RECORD EXTRACTS START

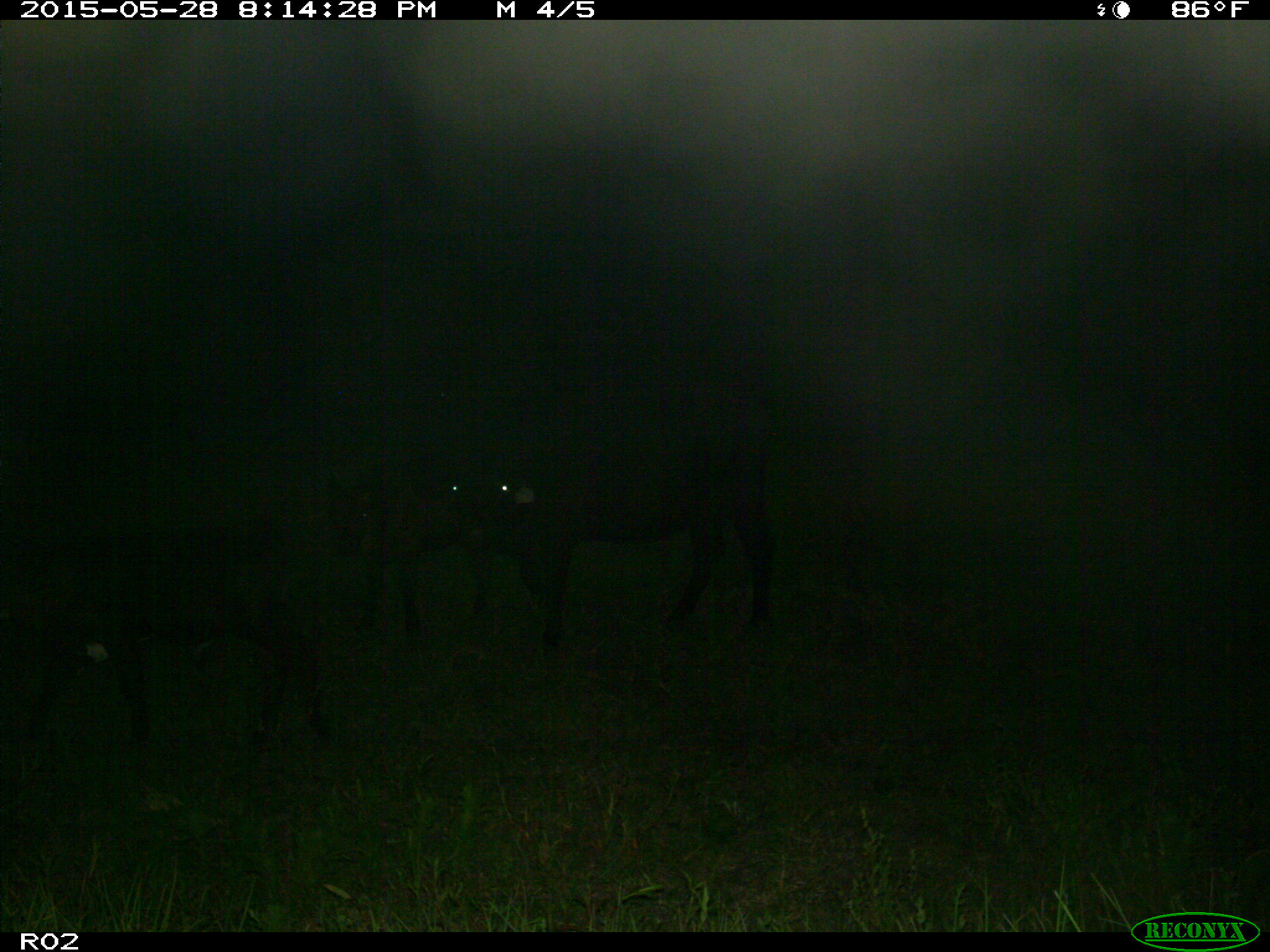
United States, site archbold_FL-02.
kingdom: Animalia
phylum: Chordata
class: Mammalia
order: Artiodactyla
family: Bovidae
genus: Bos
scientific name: Bos taurus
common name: domestic cow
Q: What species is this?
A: Bos taurus (domestic cow).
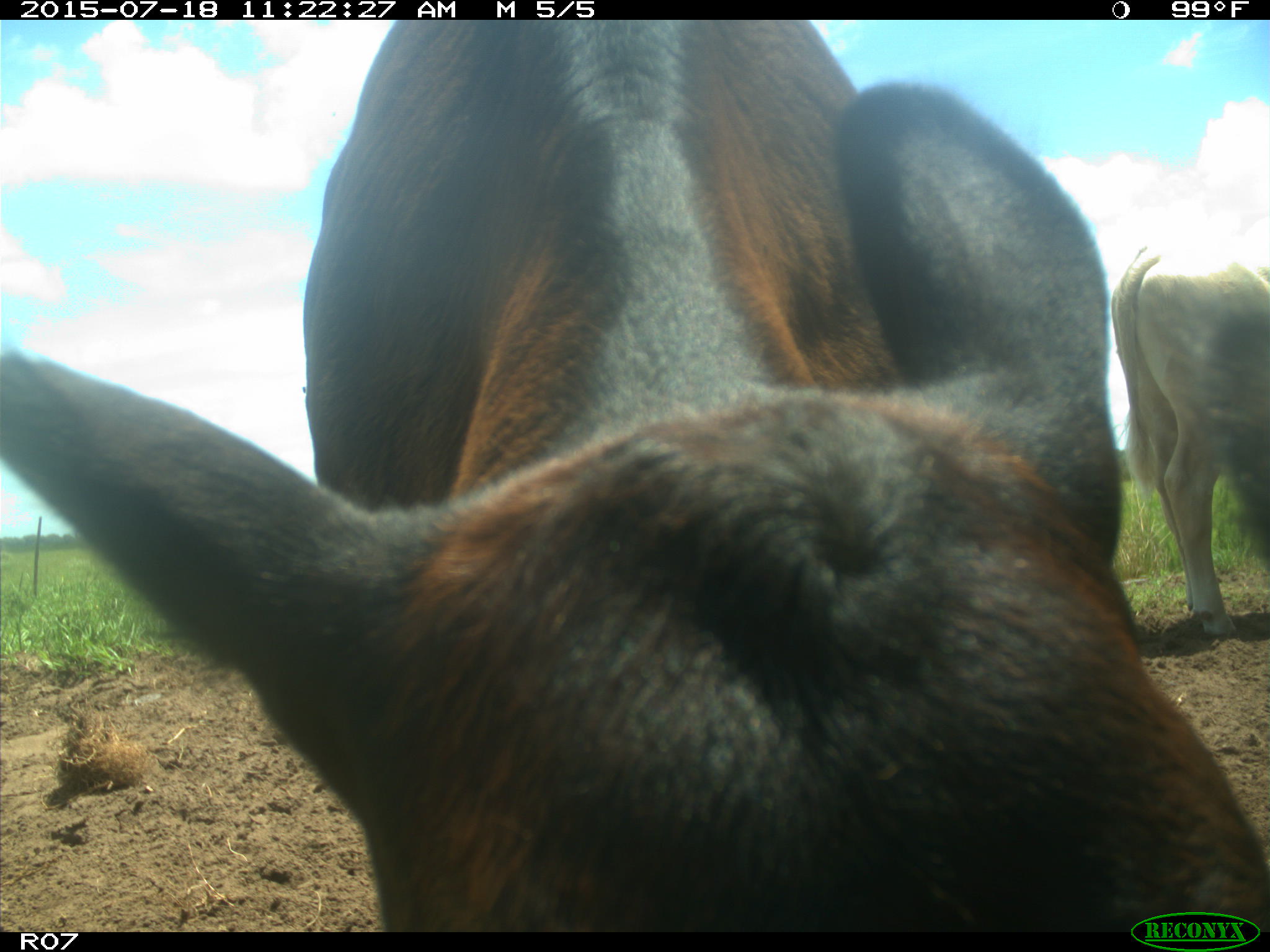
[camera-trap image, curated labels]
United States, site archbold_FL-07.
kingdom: Animalia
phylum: Chordata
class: Mammalia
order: Artiodactyla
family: Bovidae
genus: Bos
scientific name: Bos taurus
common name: domestic cow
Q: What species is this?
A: Bos taurus (domestic cow).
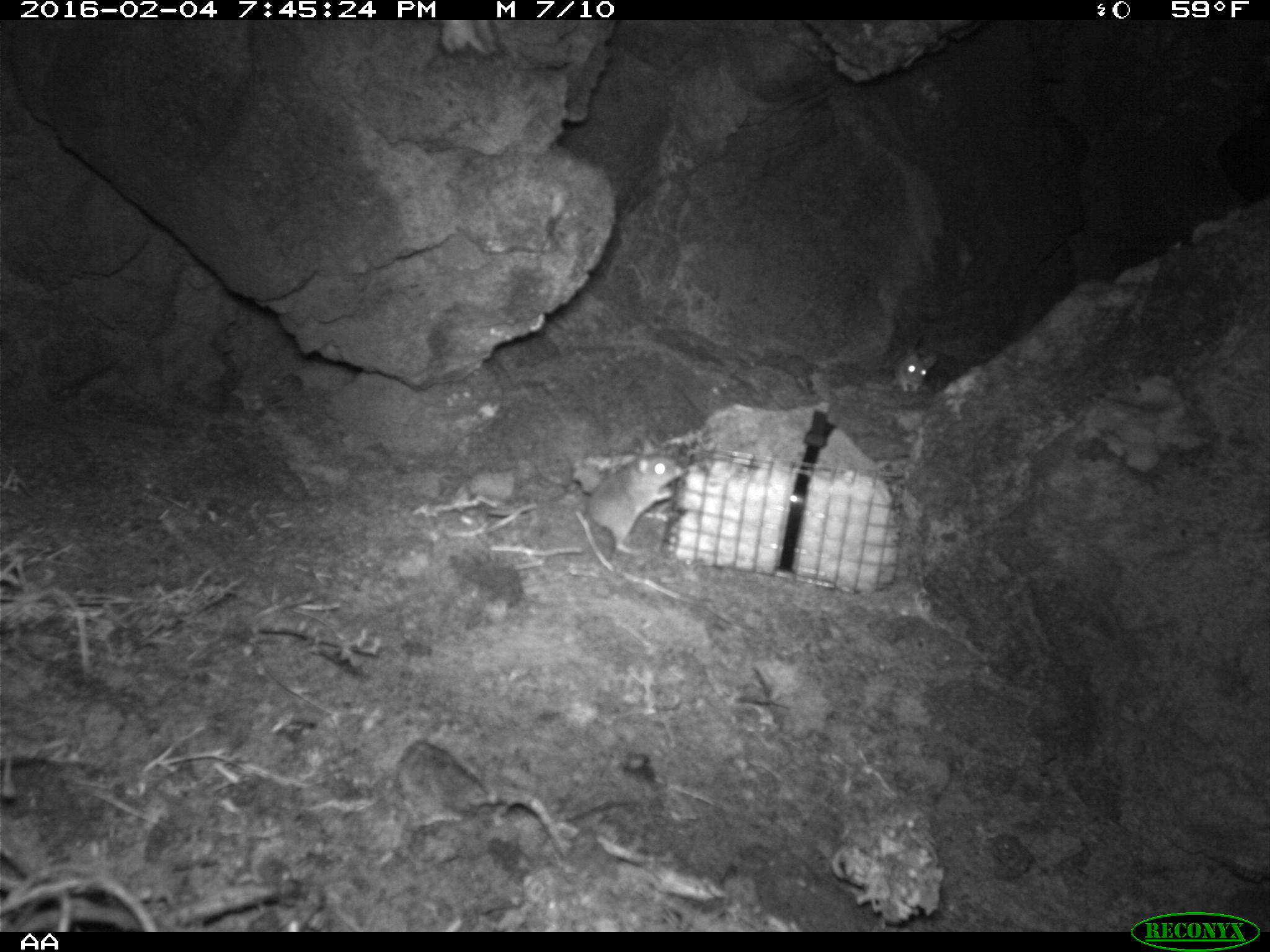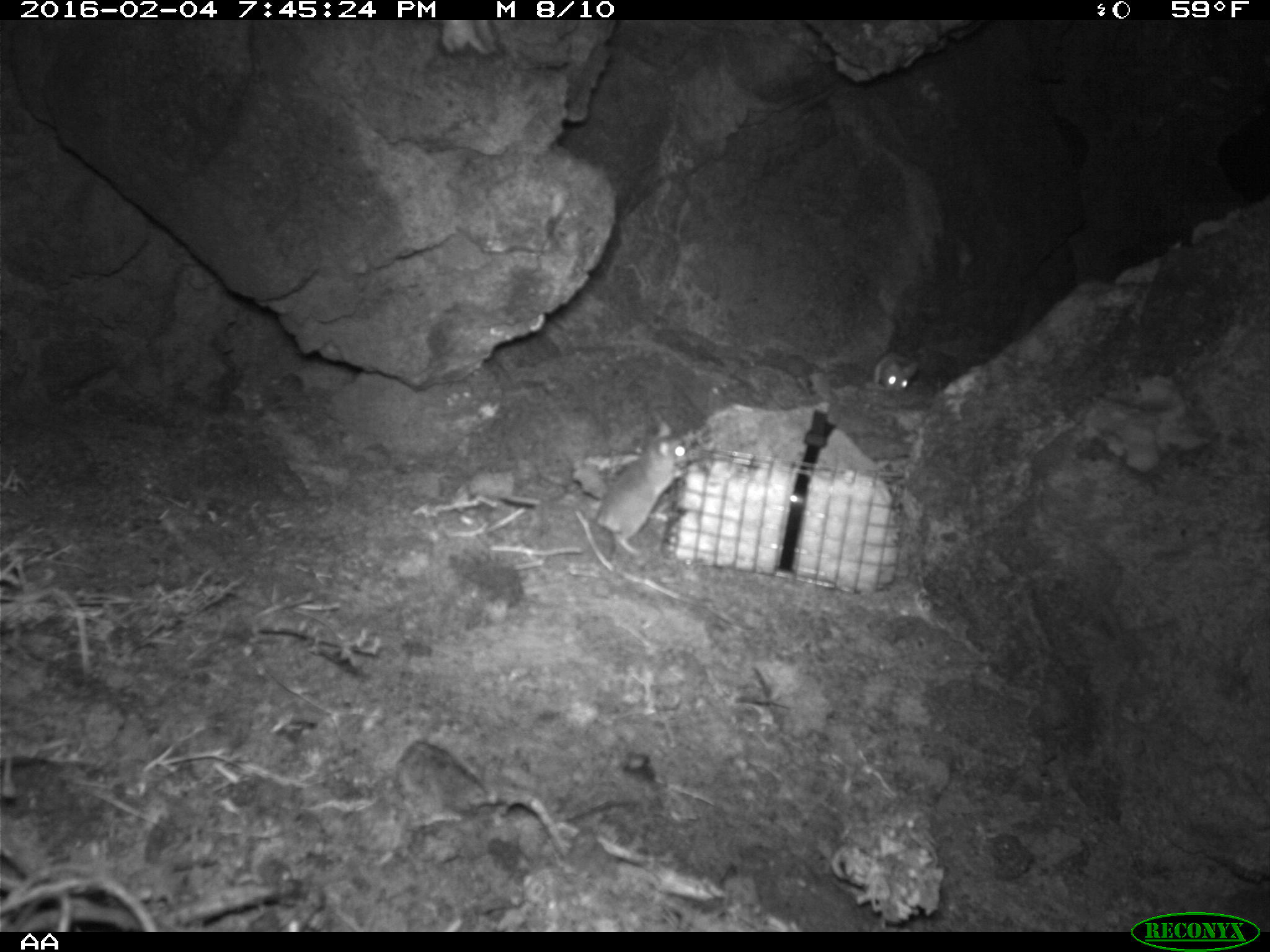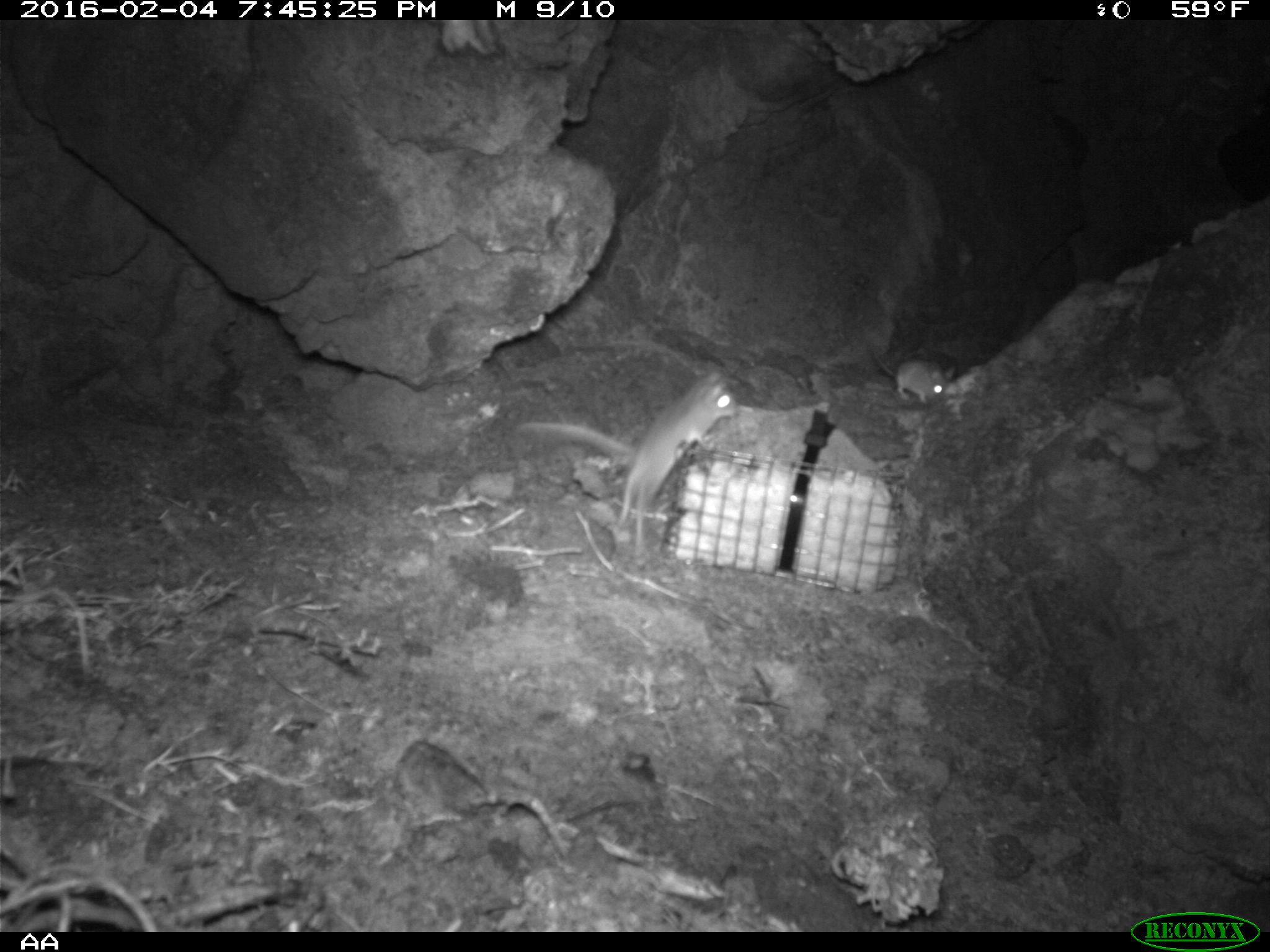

RECORD EXTRACTS END

- **YOUR TASK**
Print the material verbatim; drop the pictures.

- **EXERCISE RESULT**
United States, site archbold_FL-02.
kingdom: Animalia
phylum: Chordata
class: Mammalia
order: Artiodactyla
family: Bovidae
genus: Bos
scientific name: Bos taurus
common name: domestic cow
Q: What species is this?
A: Bos taurus (domestic cow).
[camera-trap image, curated labels]
United States, site archbold_FL-07.
kingdom: Animalia
phylum: Chordata
class: Mammalia
order: Artiodactyla
family: Bovidae
genus: Bos
scientific name: Bos taurus
common name: domestic cow
Q: What species is this?
A: Bos taurus (domestic cow).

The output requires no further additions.